-->

Delete from cassandra Table in Spark

2020-07-18 04:48发布

问题:

I'm using Spark with cassandra. And i'm reading some rows from my table in order to delete theme using the PrimaryKey. This is my code :

val lines = sc.cassandraTable[(String, String, String, String)](CASSANDRA_SCHEMA, table).
  select("a","b","c","d").
  where("d=?", d).cache()

lines.foreach(r => {
    val session: Session = connector.openSession
    val delete = s"DELETE FROM "+CASSANDRA_SCHEMA+"."+table+" where channel='"+r._1 +"' and ctid='"+r._2+"'and cvid='"+r._3+"';"
    session.execute(delete)
    session.close()
})

But this method create an session for each row and it takes lot of time.

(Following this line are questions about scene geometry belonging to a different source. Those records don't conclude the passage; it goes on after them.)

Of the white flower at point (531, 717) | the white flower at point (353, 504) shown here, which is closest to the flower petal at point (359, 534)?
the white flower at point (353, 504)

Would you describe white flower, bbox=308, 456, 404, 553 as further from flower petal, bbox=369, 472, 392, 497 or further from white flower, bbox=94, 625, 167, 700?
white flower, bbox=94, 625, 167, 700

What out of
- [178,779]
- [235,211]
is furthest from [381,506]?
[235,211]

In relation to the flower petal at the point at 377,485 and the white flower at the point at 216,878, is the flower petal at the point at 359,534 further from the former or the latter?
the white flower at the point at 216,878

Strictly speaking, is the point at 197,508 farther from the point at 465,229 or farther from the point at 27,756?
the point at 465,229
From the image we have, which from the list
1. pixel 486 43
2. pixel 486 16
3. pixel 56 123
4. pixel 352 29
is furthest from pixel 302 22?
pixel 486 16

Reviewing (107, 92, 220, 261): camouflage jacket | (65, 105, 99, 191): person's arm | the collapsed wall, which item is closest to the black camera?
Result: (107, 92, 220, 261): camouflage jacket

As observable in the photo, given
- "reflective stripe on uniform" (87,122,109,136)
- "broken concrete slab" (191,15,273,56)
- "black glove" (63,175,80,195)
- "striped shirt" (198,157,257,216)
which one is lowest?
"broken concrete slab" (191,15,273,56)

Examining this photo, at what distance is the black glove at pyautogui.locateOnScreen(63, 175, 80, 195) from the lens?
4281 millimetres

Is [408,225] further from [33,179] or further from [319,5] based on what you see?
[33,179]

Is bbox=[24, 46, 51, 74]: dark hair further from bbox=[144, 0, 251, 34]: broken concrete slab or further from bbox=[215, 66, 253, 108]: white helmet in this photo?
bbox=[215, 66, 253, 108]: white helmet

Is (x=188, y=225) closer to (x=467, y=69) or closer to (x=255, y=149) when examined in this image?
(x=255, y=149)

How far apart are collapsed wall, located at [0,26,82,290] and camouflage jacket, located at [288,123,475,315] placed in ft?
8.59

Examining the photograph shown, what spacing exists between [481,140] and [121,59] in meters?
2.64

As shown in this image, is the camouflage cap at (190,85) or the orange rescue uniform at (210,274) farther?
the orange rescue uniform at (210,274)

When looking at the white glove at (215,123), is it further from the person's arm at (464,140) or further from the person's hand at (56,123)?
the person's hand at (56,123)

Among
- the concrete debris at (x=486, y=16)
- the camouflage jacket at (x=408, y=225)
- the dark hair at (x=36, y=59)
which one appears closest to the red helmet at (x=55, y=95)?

So is it possible to delete my rows using sc.CassandraTable or another solution better then the mine.

Thank you

回答1:

I don't think there's a support for delete at the moment on the Cassandra Connector. To amortize the cost of connection setup, the recommended approach is to apply the operation to each partition.

So your code will look like this:

lines.foreachPartition(partition => {
    val session: Session = connector.openSession //once per partition
    partition.foreach{elem => 
        val delete = s"DELETE FROM "+CASSANDRA_SCHEMA+"."+table+" where     channel='"+elem._1 +"' and ctid='"+elem._2+"'and cvid='"+elem._3+"';"
        session.execute(delete)
    }
    session.close()
})

You could also look into using the DELETE FROM ... WHERE pk IN (list) and use a similar approach to build up the list for each partition. This will be even more performant, but might break with very large partitions as the list will become consequentially long. Repartitioning your target RDD before applying this function will help.



回答2:

You asked the question a long time ago so you probably found the answer already. :P Just to share, here is what I did in Java. This code works against my local Cassandra instance beautifully. But it does not work against our BETA or PRODUCTION instances, because I suspect there are multiple instances of the Cassandra database there and the delete only worked against 1 instance and the data got replicated right back. :(

Please do share if you were able to get it to work against your Cassandra production environment, with multiple instances of it running!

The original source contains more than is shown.